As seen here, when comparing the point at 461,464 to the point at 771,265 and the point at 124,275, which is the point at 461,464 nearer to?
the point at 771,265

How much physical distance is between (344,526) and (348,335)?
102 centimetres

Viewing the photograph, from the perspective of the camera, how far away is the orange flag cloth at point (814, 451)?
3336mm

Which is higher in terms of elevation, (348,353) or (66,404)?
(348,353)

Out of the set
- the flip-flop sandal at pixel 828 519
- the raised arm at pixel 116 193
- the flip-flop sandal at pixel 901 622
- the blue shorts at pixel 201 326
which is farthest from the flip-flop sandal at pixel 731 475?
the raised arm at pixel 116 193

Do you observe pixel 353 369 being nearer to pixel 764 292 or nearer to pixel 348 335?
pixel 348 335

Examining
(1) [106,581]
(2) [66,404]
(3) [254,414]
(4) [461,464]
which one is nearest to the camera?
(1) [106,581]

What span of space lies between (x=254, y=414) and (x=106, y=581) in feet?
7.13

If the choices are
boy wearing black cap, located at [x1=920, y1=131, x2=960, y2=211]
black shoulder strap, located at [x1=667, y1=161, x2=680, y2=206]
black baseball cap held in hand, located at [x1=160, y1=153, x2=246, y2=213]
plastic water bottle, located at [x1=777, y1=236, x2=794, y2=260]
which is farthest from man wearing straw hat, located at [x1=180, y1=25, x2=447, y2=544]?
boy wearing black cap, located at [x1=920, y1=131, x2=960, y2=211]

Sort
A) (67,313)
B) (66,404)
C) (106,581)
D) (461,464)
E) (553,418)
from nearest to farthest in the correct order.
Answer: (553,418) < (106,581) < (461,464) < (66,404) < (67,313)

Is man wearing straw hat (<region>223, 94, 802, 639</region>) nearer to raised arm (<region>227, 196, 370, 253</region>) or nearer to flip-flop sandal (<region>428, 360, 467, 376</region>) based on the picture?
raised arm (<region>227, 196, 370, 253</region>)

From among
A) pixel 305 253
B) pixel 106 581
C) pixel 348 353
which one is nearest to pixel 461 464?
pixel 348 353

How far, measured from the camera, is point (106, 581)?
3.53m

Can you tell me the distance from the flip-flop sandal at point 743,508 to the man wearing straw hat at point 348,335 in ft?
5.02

○ ○ ○ ○ ○ ○ ○

Directions
Copy all of the data above word for word, line by line, keeping the original order, spacing, and punctuation.

Correct answer
As seen here, when comparing the point at 461,464 to the point at 771,265 and the point at 124,275, which is the point at 461,464 nearer to?
the point at 771,265

How much physical distance is between (344,526) and (348,335)?
102 centimetres

Viewing the photograph, from the perspective of the camera, how far away is the orange flag cloth at point (814, 451)?
3336mm

Which is higher in terms of elevation, (348,353) or (66,404)?
(348,353)

Out of the set
- the flip-flop sandal at pixel 828 519
- the raised arm at pixel 116 193
- the flip-flop sandal at pixel 901 622
- the blue shorts at pixel 201 326
which is farthest from the flip-flop sandal at pixel 731 475?
the raised arm at pixel 116 193

Do you observe pixel 353 369 being nearer to pixel 764 292 or nearer to pixel 348 335?
pixel 348 335

Examining
(1) [106,581]
(2) [66,404]
(3) [254,414]
(4) [461,464]
which one is nearest to the camera?
(1) [106,581]

What span of space lies between (x=254, y=414) and (x=106, y=581) in feet?
7.13

If the choices are
boy wearing black cap, located at [x1=920, y1=131, x2=960, y2=211]
black shoulder strap, located at [x1=667, y1=161, x2=680, y2=206]
black baseball cap held in hand, located at [x1=160, y1=153, x2=246, y2=213]
plastic water bottle, located at [x1=777, y1=236, x2=794, y2=260]
which is farthest from man wearing straw hat, located at [x1=180, y1=25, x2=447, y2=544]?
boy wearing black cap, located at [x1=920, y1=131, x2=960, y2=211]

Sort
A) (67,313)
B) (66,404)
C) (106,581)
D) (461,464)
E) (553,418)
from nearest to farthest in the correct order.
Answer: (553,418) < (106,581) < (461,464) < (66,404) < (67,313)

Is man wearing straw hat (<region>223, 94, 802, 639</region>) nearer to raised arm (<region>227, 196, 370, 253</region>) or nearer to flip-flop sandal (<region>428, 360, 467, 376</region>) based on the picture?
raised arm (<region>227, 196, 370, 253</region>)

From among
A) pixel 305 253
B) pixel 106 581
C) pixel 348 353
which one is nearest to pixel 461 464?
pixel 348 353

How far, measured from the camera, is point (106, 581)?
3.53m

Can you tell me the distance from the flip-flop sandal at point 743,508 to the man wearing straw hat at point 348,335 in ft?
5.02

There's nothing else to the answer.